Professor Yoon sat down at his desk with his back to me. He looked frail and tired. I watched him for a moment and then put the manuscript in my bag, left the office, and quietly closed the door. I looked at his name printed on the office door, turned the sign next to it to read
out of office
, and walked down the hallway. I made my way over to the big zelkova tree. I thought maybe Myungsuh and Miru would be there, but they were nowhere to be seen. A group of students walked quickly past. I sat on a bench beneath the tree and looked up. The distant sky was passing from summer to early autumn; white clouds like mounds of ice cream floated past. A breeze whispered through the branches. Had the school always been like this? The sting of tear gas in the air was the same as before, but the yew trees planted like a wall around the campus had never looked so green. Some distance away, the students I had just seen in the classroom were sitting on the grass together and talking. Their conversation carried all the way to where I sat beneath the zelkova. They were talking about the story of Saint Christopher.

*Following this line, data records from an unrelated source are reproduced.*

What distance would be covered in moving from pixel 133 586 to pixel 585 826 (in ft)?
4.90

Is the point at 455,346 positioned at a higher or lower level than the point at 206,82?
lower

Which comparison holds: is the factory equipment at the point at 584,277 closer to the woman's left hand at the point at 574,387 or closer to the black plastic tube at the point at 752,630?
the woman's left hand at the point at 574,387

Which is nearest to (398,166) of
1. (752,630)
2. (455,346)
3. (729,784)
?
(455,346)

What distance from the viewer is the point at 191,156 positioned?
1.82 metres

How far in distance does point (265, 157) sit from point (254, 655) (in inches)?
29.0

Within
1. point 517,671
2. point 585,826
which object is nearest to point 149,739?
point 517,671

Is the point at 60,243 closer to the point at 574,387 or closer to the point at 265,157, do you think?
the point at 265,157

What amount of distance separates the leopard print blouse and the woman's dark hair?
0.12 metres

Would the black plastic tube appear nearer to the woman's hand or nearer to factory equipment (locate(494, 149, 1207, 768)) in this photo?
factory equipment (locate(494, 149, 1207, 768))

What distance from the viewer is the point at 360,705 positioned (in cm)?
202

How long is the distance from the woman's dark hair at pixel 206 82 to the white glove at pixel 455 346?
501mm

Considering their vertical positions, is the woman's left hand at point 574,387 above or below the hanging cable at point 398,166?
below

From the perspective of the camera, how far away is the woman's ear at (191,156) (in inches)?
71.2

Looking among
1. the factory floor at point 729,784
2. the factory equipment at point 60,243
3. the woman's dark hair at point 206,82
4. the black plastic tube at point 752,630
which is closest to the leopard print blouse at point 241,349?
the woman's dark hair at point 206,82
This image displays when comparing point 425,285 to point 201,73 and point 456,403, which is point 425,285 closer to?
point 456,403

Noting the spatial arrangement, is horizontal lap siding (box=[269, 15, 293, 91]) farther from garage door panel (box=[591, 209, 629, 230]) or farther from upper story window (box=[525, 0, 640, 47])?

“So, my young Christophers!” Someone was mimicking Professor Yoon. “Can someone answer the title of this book?”

He was holding up the textbook for Professor Yoon’s writing class. It was titled
What Is Art?

“Not demonstrating!” someone shouted in a self-mocking tone, and the cheerful mood instantly turned quiet. “Of what use is art to us? It can’t teach us how to make money or get a job. It can’t tell us how to succeed in romance. And it definitely can’t tell us whether or not we should demonstrate!” He was speaking in a high-pitched voice, as if to lift the mood, but it didn’t help. He fell back on the grass, looked up at the sky, and said, “Remember what Rimbaud said. The best thing in life is getting drunk on cheap liquor and sleeping on the beach.”

“So what are you supposed to do after you sober up? What can you do?”

“Find more cheap liquor and roam the streets.”

“Idiot!” the student who had mimicked Professor Yoon yelled. “You think you can live your whole life like some old bohemian?” He got up and ran off.

The boy lying on the grass sat up and looked over at the shouting student protesters. I rose from beneath the tree and walked around the old stone buildings on campus and the newer ones with elevators. I had never wandered around campus so intently before. Each time I saw a group of students, I scanned their faces. I didn’t know at first who I was looking for. Once I realized I was looking for Myungsuh and Miru, I trudged back to the zelkova tree and sat there for a long time. They were nowhere to be seen.